Obama Citizenship Rumor

Obama Citizenship Rumor Peddlers Buy Ad Space In The Tribune
From Huffington Post:Jason Linkins
December 3, 2008 03:35 PM


So, if you've been following the many tin foil hat wearing crack-a-lacks that the election season brought out of the woodwork, with their Whitey tapes and their stern warnings of Vietnam gulag deprogramming, you'd know that one of the more persistent claims made against President-Elect Barack Obama is that he's not an American citizen. Nowadays, you'll hear the yammerings over Obama's birth certificate put in terms of a looming "Constitutional crisis," though, as Unattributable.com aptly states, "there would have to be actual proof that Obama wasn't a natural born US citizen to spark any kind of crisis." It's complete madness -- sour grapes serving as the fuel to rampant paranoid lunacy. But it's also sadly persistent. One fool has appealed a case based solely on "Rumors On The Interwebs" all the way to the Supreme Court, and some other nimrod bought ads in the Chicago Tribune this week.

The Tribune, naturally, forged a response of their own to the matter, and for the most part, it accords Obama the credibility he's entitled to, noting: "Cases challenging Obama's citizenship have been tossed out of courts in several states, and Hawaiian officials have vouched for the authenticity of Obama's birth certificate, which is locked in a state vault. The Obama campaign likewise has always dismissed the accusations." But one sentence later, I caught the Tribune going all mealy-mouthed. Well, at least at first blush:

Nevertheless, some critics remain dubious.

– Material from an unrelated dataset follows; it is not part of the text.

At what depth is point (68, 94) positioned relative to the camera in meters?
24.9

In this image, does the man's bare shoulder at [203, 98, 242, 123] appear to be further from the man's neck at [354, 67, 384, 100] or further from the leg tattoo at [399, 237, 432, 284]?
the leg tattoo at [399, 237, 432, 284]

Naturally, my senses snapped at what looked to be a traditional deployment of the tired "some say" device, where straw men become foundational sources to claims that reside squarely within the borders of the Breakaway Republic of Unsubstan(tiated). But when I read the sentence again, I realized that it had actually captured these crackpots perfectly. Indeed! These critics do, in fact, "remain dubious." They are in a constant and ongoing state of pure, unadulterated dubiousness. Well, played, Chicago Tribune! Just remember: sometimes the best satire goes unnoticed.